▶ GIVEN DATA:
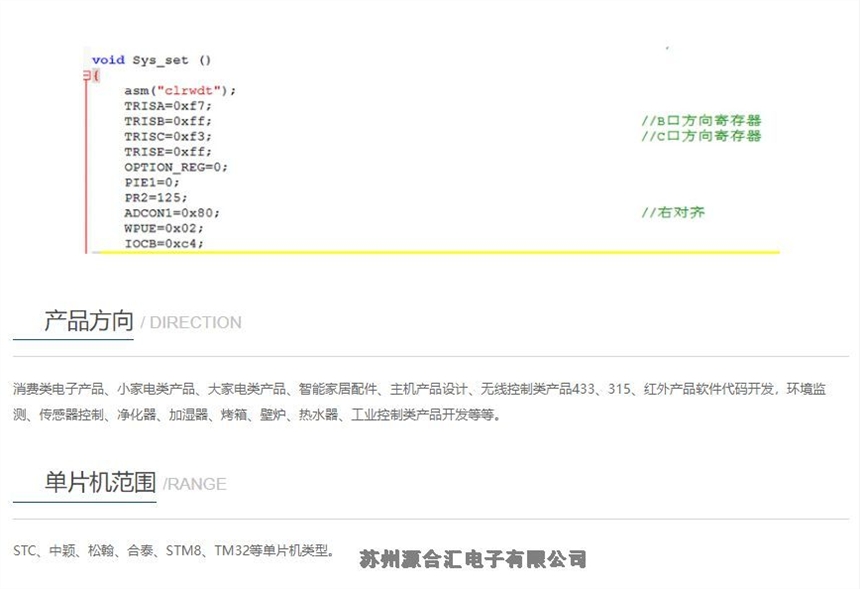 void Sys_set ()
{
asm("clrwdt");
TRISA=0xf7;
TRISB=0xff; //B口方向寄存器
TRISC=0xf3; //C口方向寄存器
TRISE=0xff;
OPTION_REG=0;
PIE1=0;
PR2=125;
ADCON1=0x80; //右对齐
WPUE=0x02;
IOCB=0xc4;

产品方向 / DIRECTION

消费类电子产品、小家电类产品、大家电类产品、智能家居配件、主机产品设计、无线控制类产品433、315、红外产品软件代码开发，环境监测、传感器控制、净化器、加湿器、烤箱、壁炉、热水器、工业控制类产品开发等等。

单片机范围 /RANGE

STC、中颖、松翰、合泰、STM8、TM32等单片机类型。

苏州源合汇电子有限公司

▶ ASSIGNED TASK:
Write out the material above once more, word for word. Images stay out.

▶ RESPONSE TO THE TASK:
 void Sys_set ()
{
asm("clrwdt");
TRISA=0xf7;
TRISB=0xff; //B口方向寄存器
TRISC=0xf3; //C口方向寄存器
TRISE=0xff;
OPTION_REG=0;
PIE1=0;
PR2=125;
ADCON1=0x80; //右对齐
WPUE=0x02;
IOCB=0xc4;

产品方向 / DIRECTION

消费类电子产品、小家电类产品、大家电类产品、智能家居配件、主机产品设计、无线控制类产品433、315、红外产品软件代码开发，环境监测、传感器控制、净化器、加湿器、烤箱、壁炉、热水器、工业控制类产品开发等等。

单片机范围 /RANGE

STC、中颖、松翰、合泰、STM8、TM32等单片机类型。

苏州源合汇电子有限公司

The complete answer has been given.